**Requirements**
Change "nucleus" to "nucleolus" wherever it occurs in the entries from their start through the line containing "224H7V236L23 241V247H39L57 236V202L39", including that line, and leave everything else unchanged. Give back only those lines.

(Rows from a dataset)
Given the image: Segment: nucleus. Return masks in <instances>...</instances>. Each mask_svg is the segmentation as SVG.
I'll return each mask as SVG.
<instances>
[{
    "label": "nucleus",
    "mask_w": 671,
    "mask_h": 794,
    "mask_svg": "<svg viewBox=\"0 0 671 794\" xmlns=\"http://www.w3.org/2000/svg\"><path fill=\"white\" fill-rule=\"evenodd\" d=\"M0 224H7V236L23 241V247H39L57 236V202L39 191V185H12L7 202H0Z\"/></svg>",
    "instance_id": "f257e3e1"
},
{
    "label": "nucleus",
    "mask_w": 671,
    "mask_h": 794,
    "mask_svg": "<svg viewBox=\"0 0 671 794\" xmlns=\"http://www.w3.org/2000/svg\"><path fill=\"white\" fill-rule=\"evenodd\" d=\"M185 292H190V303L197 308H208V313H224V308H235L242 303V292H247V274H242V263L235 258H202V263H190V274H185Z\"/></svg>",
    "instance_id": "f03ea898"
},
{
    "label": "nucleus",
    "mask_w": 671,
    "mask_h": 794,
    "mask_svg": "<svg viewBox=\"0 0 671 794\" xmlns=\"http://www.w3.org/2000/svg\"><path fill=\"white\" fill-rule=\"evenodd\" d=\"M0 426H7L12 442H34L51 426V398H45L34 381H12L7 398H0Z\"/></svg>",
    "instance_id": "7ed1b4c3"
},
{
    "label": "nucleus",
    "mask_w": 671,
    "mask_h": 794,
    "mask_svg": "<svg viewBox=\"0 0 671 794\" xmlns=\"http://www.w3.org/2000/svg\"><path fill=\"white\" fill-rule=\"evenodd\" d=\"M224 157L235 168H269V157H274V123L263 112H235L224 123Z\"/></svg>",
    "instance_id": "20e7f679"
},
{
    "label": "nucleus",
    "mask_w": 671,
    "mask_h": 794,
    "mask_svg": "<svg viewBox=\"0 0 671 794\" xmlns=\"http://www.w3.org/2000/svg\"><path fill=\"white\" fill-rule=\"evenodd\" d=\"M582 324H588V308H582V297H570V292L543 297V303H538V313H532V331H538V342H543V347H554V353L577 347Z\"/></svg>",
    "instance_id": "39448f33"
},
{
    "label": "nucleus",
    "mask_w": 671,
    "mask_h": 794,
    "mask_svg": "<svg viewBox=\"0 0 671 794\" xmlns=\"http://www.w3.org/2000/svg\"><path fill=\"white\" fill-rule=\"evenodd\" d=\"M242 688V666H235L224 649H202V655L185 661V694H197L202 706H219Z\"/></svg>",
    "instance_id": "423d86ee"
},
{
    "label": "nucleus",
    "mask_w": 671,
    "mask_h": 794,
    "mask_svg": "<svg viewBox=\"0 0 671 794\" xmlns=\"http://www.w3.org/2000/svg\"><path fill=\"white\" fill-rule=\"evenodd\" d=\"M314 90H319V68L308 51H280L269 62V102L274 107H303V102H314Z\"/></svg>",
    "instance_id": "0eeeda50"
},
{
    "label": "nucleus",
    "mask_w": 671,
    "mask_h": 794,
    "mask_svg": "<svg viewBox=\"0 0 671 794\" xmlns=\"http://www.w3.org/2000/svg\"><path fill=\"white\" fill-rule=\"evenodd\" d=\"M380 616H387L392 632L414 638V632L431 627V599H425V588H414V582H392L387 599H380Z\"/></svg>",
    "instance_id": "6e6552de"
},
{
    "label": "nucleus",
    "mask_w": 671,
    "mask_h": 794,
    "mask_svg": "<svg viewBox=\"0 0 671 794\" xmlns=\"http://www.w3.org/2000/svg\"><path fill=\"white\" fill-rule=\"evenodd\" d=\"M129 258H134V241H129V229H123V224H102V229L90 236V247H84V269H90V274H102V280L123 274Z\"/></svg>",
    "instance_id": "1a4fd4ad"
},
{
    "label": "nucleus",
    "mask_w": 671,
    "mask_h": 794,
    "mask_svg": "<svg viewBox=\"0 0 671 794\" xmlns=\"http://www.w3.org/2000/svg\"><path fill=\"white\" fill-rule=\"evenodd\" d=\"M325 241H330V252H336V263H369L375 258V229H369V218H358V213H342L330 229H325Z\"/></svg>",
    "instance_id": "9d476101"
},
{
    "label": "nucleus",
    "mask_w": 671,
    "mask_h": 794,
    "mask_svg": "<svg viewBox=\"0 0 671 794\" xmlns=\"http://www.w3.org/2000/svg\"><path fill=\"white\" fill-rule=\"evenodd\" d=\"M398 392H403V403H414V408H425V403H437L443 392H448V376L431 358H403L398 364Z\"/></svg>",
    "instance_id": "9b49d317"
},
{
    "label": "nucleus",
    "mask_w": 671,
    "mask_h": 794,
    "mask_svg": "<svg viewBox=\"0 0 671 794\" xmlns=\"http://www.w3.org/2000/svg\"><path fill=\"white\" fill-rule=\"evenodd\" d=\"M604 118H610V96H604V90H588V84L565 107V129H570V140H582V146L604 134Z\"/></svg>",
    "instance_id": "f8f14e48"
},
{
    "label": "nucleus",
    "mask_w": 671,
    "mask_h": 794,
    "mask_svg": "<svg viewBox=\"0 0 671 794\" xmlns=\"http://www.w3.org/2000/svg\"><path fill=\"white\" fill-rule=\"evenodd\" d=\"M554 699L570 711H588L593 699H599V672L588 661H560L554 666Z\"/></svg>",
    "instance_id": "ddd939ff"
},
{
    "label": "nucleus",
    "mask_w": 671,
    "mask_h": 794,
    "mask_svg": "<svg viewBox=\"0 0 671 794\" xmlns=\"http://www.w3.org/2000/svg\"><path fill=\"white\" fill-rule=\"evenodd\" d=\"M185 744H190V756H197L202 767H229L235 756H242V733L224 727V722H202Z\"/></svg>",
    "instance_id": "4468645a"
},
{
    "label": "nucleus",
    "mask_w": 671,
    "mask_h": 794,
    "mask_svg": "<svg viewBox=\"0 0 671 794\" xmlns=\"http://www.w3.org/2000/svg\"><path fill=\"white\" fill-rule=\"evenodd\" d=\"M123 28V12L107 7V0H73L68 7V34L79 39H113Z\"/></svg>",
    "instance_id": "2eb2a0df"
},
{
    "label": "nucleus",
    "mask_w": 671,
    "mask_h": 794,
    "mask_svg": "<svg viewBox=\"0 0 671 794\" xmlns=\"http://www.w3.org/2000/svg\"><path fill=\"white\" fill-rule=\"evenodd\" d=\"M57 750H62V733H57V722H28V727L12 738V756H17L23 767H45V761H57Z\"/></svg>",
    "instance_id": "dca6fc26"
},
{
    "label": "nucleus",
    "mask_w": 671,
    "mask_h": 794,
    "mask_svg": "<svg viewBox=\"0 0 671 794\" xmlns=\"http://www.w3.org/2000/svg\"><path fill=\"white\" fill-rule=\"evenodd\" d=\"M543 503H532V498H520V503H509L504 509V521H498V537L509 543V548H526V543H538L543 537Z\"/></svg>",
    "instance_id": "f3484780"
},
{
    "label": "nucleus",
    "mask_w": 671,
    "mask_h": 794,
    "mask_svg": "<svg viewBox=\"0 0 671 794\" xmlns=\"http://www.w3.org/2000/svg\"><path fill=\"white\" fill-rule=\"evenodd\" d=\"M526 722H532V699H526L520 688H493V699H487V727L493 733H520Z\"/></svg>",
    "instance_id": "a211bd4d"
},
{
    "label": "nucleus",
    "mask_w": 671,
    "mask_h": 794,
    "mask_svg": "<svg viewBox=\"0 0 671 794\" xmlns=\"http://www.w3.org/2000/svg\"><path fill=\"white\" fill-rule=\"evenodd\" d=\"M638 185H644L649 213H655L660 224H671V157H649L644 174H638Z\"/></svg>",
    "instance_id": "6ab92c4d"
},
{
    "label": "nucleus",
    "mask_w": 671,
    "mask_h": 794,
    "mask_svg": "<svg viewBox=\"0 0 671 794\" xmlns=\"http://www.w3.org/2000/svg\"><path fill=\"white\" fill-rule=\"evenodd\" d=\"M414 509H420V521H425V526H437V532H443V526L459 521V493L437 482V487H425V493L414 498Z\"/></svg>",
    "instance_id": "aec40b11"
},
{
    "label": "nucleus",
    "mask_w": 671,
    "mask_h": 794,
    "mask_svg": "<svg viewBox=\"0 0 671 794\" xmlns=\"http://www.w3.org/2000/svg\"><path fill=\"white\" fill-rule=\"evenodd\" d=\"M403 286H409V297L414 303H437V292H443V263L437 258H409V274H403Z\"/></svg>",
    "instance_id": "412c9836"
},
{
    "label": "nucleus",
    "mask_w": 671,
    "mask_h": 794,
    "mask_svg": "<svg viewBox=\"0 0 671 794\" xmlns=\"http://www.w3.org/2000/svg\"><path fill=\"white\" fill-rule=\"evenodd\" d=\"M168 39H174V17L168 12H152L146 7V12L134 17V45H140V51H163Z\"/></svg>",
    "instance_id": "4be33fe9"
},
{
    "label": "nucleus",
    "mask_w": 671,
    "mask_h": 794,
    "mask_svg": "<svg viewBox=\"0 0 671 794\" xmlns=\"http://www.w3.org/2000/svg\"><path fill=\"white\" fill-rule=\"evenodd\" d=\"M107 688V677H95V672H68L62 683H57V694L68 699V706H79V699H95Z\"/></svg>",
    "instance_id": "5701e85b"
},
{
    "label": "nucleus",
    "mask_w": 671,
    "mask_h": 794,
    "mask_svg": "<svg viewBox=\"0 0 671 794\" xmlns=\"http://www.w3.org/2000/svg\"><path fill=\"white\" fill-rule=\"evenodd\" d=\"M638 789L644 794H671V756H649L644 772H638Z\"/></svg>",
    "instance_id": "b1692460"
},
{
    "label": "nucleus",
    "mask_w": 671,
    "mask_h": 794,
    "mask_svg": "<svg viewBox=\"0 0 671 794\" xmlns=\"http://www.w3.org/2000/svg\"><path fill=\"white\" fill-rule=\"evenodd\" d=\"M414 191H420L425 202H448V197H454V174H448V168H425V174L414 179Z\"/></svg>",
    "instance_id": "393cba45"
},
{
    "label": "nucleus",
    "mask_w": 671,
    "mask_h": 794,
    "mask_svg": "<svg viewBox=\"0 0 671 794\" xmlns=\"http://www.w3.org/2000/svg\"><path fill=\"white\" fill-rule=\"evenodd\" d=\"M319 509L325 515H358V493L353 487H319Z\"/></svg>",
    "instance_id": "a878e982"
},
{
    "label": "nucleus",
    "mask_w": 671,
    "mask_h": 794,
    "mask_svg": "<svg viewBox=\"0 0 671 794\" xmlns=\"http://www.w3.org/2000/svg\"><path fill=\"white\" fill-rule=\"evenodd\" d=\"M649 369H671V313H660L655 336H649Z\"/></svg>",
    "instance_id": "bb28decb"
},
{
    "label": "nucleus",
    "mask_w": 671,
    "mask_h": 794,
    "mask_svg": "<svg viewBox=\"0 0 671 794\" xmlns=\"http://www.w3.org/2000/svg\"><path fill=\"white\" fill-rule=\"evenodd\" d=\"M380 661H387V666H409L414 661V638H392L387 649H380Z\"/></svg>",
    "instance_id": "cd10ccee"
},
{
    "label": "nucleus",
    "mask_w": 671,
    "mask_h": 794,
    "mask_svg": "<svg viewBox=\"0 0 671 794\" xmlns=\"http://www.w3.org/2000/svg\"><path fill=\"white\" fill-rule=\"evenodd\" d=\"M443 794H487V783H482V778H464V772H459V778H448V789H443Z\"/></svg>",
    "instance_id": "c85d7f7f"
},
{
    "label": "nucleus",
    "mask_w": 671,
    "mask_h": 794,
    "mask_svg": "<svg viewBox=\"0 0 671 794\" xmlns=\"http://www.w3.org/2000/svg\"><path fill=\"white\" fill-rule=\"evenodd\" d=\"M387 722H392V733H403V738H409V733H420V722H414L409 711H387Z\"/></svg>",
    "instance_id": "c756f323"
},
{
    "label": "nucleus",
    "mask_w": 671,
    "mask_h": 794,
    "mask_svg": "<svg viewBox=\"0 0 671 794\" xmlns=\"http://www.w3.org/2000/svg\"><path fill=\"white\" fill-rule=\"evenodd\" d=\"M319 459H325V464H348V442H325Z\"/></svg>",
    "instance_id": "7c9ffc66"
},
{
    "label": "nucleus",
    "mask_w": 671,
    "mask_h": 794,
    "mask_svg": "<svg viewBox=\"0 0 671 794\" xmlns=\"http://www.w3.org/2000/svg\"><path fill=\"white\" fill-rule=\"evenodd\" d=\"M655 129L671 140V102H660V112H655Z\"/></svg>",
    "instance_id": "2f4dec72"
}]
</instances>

**Response to the task**
Given the image: Segment: nucleolus. Return masks in <instances>...</instances>. Each mask_svg is the segmentation as SVG.
I'll return each mask as SVG.
<instances>
[{
    "label": "nucleolus",
    "mask_w": 671,
    "mask_h": 794,
    "mask_svg": "<svg viewBox=\"0 0 671 794\" xmlns=\"http://www.w3.org/2000/svg\"><path fill=\"white\" fill-rule=\"evenodd\" d=\"M0 224H7V236L23 241V247H39L57 236V202L39 191V185H12L7 202H0Z\"/></svg>",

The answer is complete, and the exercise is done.